# WHAT YOU WILL DO:
Could you write the next part of the passage below on how a fruit fly egg labels its rear end, picking up right after its final sentence?

# TEXT FOR ANALYSIS:
--- START ---

How does a fruit fly egg label its rear end, and why should we care?

Did you ever wonder how a scientist has any fun, cooped up in the lab all day? It is easy to see the fun in field biology, where you get to study lizards on Caribbean islands, or track lions or live with mountain gorillas. But the biologist that grinds up cells and analyzes their innards — where is the fun in that?

Anyone that does laboratory science knows the answer. A scientist is a detective, a solver of puzzles, and laboratory science abounds in challenging puzzles that are a lot of fun to solve. I thought this week I’d introduce you to one.

The work I am going to describe is being carried out here in St. Louis, in the Washington University laboratory of Dr. Kathryn Miller. It concerns development in the fruit fly Drosophila. You might have encountered Drosophila as the tiny flies that sometimes dive into open glasses of wine. In the laboratory Drosophila is a so-called “model system,” one that biologists study in great detail in order to develop generalizations that can be applied to many organisms. Much of what we know of how genes direct human development, for example, was first learned in Drosophila.

Development in Drosophila has been the focus of intense research, and biologists have built up a detailed picture of how it proceeds. Many of the key events, it turns out, take place long before a sperm fertilizes an egg. And it is there that we go to encounter the puzzle that Kathy Miller is attempting to solve.

A Drosophila egg is organized far more complexly than a human one. The interior composition of a human egg is relatively uniform. After fertilization, a human egg divides rapidly several times, forming a ball of cells, each with similar contents. Any one of those cells contains everything needed to form an adult (indeed, it is from such cells that animals like Dolly the sheep are cloned).

Not so a Drosophila egg. Different segments of the egg’s interior have very different chemical contents, like a warehouse with different sorts of supplies stored here and there. As the egg divides into a clump of daughter cells, each daughter cell gets a different array of these supplies. Some get messenger RNA molecules that say “This is going to be the back end of the body,” other cells get messenger RNA molecules that destine them to become segments of the body, and still other get other signals.

Now lets focus for a moment on that “back end of the body” signal. Setting up the orientation of the future embryo with this signal is the first key step of Drosophila development. Laying down a front-to-rear axis orients the many complex events to follow, and sets some cells aside to become germline (sex) cells.

--- END ---

# DATA EXCERPTS:
--- START ---

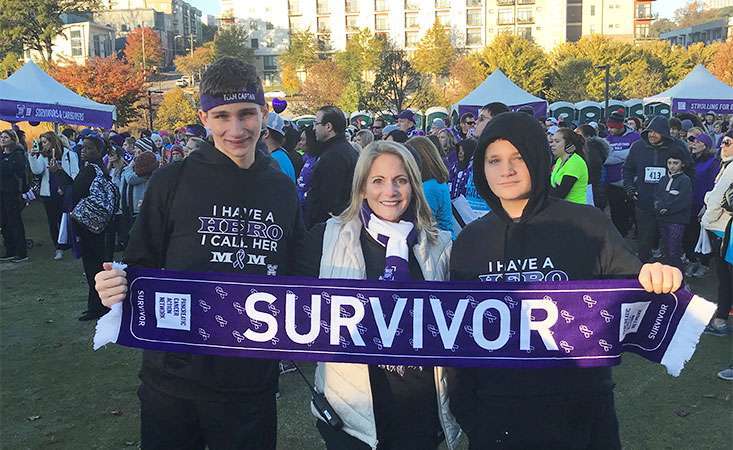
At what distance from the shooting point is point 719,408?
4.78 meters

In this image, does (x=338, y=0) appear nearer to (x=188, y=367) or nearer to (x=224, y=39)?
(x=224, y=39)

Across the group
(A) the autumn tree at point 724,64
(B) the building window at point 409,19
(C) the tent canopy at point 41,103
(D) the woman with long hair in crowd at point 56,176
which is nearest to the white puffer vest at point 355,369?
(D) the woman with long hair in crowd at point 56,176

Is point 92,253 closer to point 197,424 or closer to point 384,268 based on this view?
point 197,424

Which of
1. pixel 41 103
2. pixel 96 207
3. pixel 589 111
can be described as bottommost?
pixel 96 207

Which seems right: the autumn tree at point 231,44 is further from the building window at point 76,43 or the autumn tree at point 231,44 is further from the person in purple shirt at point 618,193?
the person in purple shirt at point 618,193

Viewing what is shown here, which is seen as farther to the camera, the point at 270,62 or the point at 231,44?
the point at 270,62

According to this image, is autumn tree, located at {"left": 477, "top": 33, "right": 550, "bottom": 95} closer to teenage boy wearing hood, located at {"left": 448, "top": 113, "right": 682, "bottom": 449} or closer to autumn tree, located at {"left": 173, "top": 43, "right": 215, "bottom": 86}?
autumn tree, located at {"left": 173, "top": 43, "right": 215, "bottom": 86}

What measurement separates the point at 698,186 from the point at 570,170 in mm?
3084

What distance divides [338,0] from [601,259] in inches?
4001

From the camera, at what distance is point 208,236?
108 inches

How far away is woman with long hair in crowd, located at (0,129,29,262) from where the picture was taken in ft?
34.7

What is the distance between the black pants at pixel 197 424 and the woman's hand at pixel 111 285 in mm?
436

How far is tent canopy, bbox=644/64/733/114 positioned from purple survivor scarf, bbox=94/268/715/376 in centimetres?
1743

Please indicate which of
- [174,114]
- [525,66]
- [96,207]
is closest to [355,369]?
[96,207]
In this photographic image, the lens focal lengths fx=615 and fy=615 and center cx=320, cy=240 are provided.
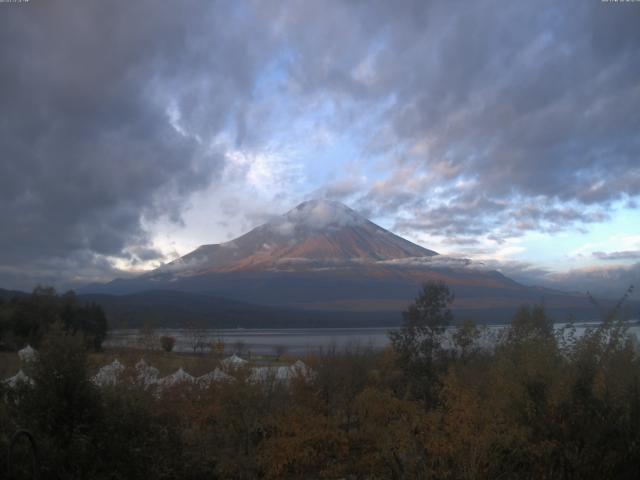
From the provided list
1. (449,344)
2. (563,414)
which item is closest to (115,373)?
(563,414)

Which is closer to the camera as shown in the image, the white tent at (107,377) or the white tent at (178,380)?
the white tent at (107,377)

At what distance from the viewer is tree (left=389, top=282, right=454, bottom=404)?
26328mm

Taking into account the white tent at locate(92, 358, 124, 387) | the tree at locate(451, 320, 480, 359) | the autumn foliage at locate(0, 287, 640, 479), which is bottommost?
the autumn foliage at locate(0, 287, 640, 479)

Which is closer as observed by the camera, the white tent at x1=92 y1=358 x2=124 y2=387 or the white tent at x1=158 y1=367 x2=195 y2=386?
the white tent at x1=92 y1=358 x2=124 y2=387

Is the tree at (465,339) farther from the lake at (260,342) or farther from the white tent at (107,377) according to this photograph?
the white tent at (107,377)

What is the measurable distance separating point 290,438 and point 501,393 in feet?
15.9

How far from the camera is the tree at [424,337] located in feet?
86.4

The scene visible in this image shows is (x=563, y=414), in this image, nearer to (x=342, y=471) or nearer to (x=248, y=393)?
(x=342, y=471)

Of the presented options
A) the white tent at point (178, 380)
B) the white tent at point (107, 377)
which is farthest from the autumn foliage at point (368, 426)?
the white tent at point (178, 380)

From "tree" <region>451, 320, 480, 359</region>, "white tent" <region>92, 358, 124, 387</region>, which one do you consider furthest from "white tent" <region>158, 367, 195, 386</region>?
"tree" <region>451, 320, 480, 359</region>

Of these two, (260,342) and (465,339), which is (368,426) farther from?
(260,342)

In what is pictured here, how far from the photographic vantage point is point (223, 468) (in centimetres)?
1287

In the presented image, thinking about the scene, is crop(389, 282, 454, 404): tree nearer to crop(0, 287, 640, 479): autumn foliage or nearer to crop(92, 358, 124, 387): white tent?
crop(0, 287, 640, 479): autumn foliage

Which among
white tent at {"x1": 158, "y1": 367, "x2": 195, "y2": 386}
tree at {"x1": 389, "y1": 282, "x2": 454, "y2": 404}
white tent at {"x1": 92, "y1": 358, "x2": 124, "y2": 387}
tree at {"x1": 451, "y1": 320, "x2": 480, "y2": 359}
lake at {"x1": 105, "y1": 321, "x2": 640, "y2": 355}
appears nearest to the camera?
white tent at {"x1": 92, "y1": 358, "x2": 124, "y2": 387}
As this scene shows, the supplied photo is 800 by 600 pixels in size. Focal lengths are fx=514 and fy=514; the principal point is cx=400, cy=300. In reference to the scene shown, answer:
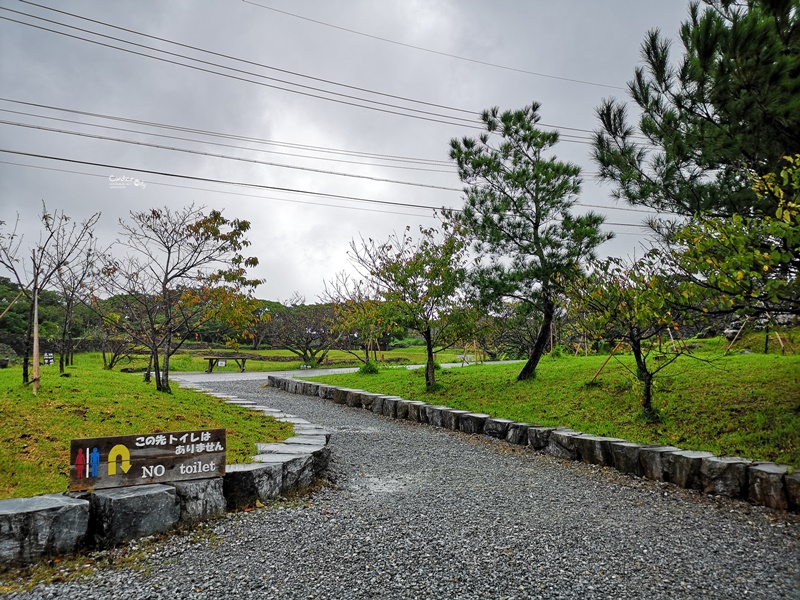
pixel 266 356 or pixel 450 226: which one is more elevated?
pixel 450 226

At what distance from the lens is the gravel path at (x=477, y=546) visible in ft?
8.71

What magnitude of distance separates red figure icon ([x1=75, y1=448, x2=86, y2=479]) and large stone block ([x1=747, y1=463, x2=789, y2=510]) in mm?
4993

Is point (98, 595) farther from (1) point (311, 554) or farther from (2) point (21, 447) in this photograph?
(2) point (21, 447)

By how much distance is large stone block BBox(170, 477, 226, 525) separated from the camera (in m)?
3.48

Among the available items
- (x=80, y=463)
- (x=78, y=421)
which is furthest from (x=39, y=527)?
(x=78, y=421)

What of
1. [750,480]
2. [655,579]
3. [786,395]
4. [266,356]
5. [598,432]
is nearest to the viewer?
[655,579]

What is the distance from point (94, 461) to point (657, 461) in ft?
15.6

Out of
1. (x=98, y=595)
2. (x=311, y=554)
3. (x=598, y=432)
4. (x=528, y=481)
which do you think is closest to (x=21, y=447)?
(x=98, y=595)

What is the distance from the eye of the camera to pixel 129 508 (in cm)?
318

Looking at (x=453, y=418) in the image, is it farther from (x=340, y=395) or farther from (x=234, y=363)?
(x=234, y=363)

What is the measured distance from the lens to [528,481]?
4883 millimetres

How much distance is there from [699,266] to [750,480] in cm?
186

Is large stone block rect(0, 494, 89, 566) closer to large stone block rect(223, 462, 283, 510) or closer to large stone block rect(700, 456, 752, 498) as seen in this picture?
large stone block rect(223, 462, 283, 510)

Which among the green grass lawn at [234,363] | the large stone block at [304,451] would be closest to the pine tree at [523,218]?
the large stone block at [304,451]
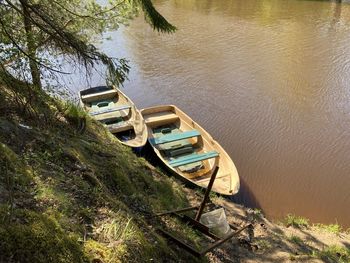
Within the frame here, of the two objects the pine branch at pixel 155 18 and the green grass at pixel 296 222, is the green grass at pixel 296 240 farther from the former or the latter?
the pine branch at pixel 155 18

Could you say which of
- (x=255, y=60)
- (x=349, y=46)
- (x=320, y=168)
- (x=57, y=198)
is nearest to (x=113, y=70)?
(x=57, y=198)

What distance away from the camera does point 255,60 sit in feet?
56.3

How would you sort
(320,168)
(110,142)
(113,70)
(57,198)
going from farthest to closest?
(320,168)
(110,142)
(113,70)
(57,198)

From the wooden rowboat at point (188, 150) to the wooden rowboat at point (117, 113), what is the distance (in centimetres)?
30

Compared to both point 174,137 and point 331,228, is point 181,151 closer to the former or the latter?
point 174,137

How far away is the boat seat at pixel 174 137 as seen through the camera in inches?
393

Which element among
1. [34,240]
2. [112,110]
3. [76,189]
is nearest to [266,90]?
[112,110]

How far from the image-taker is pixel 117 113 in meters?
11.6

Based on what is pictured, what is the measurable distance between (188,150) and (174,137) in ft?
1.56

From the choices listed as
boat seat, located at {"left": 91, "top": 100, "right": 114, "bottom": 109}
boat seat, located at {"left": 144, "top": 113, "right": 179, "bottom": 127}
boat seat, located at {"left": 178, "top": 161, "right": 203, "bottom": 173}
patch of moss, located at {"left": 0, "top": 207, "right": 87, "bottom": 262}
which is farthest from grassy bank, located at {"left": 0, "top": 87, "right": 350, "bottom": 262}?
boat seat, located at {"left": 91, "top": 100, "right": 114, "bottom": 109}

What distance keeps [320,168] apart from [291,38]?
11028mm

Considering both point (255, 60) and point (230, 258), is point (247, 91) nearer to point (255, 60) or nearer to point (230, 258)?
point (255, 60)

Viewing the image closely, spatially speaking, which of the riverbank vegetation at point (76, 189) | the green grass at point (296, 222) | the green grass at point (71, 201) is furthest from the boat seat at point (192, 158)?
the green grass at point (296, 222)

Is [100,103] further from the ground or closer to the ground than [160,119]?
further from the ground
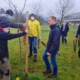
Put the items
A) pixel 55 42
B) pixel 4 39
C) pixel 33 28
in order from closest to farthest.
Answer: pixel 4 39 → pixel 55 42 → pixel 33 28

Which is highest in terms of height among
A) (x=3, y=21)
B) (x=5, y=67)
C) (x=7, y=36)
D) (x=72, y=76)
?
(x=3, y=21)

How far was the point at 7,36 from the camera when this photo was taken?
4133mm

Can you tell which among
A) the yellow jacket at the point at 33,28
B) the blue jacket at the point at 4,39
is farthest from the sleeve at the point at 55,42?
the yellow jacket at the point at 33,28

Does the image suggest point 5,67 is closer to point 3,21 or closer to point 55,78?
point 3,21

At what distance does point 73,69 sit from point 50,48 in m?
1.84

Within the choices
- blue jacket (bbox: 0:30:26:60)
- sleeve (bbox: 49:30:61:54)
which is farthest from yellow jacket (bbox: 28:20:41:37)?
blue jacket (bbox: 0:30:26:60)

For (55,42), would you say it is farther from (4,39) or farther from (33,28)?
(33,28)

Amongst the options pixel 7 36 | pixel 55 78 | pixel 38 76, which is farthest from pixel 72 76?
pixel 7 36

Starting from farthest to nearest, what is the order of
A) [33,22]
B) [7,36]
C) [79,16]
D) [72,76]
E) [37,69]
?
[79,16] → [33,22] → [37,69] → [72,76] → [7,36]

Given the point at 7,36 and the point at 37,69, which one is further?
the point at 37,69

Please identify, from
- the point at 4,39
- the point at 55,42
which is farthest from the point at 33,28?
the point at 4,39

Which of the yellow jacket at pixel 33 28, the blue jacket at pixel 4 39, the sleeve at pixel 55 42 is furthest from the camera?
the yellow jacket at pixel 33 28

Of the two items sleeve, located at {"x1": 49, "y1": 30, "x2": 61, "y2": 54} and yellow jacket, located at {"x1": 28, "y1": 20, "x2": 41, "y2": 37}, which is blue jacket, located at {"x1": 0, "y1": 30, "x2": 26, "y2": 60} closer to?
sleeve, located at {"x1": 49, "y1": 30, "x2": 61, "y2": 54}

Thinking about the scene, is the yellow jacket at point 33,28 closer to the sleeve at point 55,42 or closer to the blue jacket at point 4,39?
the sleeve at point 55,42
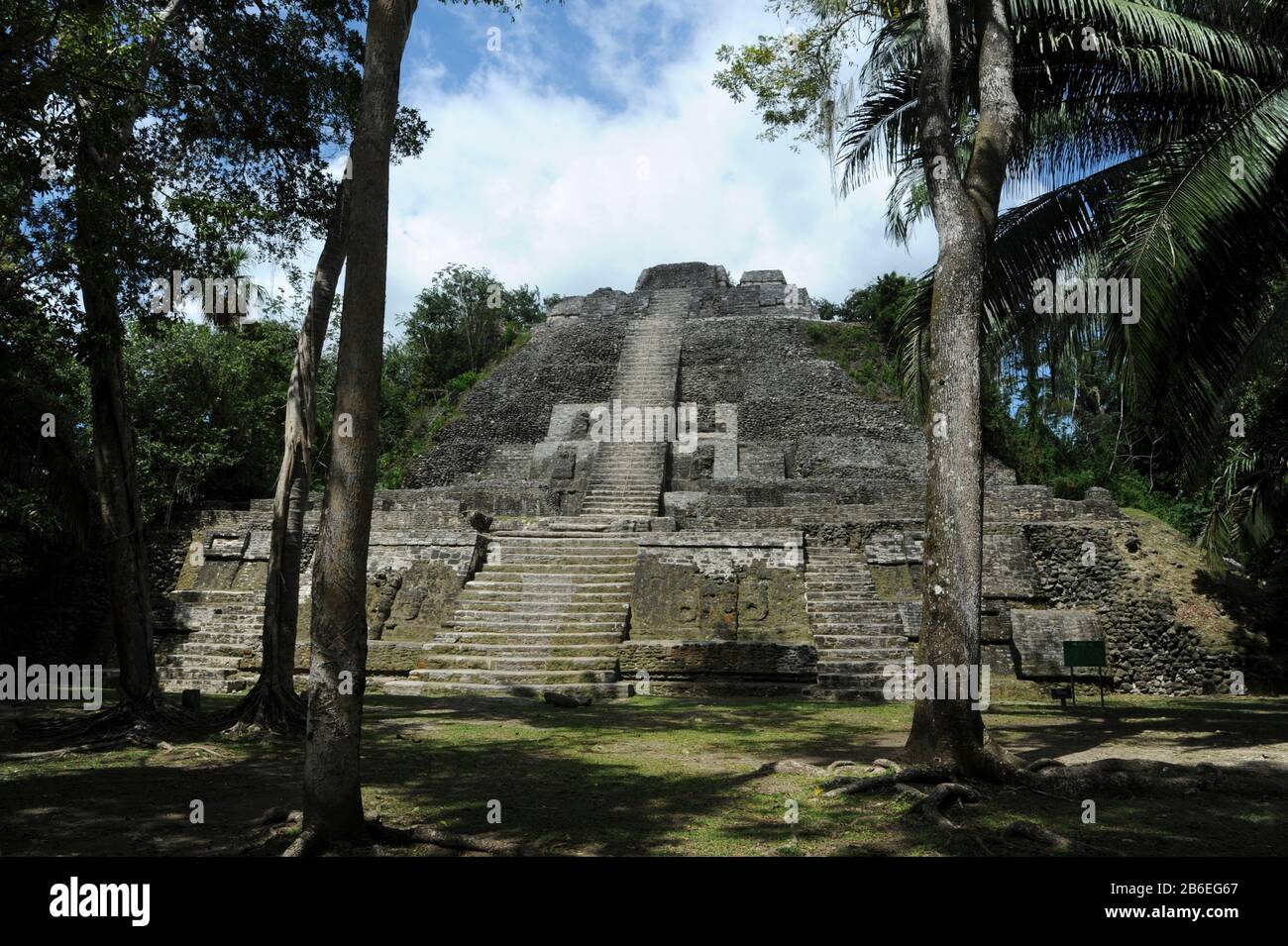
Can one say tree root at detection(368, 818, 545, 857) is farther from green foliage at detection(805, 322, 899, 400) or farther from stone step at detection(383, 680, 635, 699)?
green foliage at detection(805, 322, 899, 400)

--- END ---

# WRITTEN RESPONSE:
The “back end of the body” signal was identified five years ago to be a family of messenger RNA molecules with fanciful names like oskar. These messenger RNA molecules are in essence zerox copies of special location-determining genes that guide the course of Drosophila development. Oskar and its companion signals are produced from genes located in the nucleus of the egg, and then transported out of the nucleus and across the cell interior to the rear of the egg. How is this transportation achieved? Like taking a train to Chicago. The signal molecules are transported along rails called microtubules that extend through the interior of the egg cell like traintracks. Cell biologists call this transportation system the microtubule cytoskeleton — MT cytoskeleton for short.

Some of the signals, packaged in tiny membrane sacs, are attached to a “motor protein” Kathy has identified called CLIP. Other signals are attached to another motor protein called kinesin. CHIP and kinesin chug along microtubules like trains on tracks, dragging the signal packages to the rear of the egg.

Now for Kathy Miller’s puzzle. Once the signal packages arrive at their proper location, what keeps them there? What prevents the signals from simply drifting back towards the center of the cell?

There is a network of protein filaments just beneath the cell surface that might serve as an anchor. It is made of the protein actin, the same protein that makes muscles contract. A motor protein called 95F myosin moves along the actin filaments of this actin cytoskeleton. It is strictly for the local traffic, not the long-distance transport of the MT cytoskeleton. The principle function of the actin cytoskeleton is to anchor molecules to particular spots on the cell membrane

Miller looked to see if the Drosophila egg passes the package of signals from one cytoskeleton to the other when the signal package reaches the rear of the egg — like your transferring from a train to a taxi when you get to Chicago.

Looking carefully with a variety of sophisticated molecular tools, Miller and her co-investigator Valerie Vance have found that in the rear of the egg, the 95F myosin motor protein is closely associated with the CLIP actin motor protein! Finding two motor proteins from different cytoskeletons linked together, right where the transfer would have to take place, is a bit like finding Capulet and Montague (Romeo and Juliet) holding hands — so unexpected as to be almost surely significant.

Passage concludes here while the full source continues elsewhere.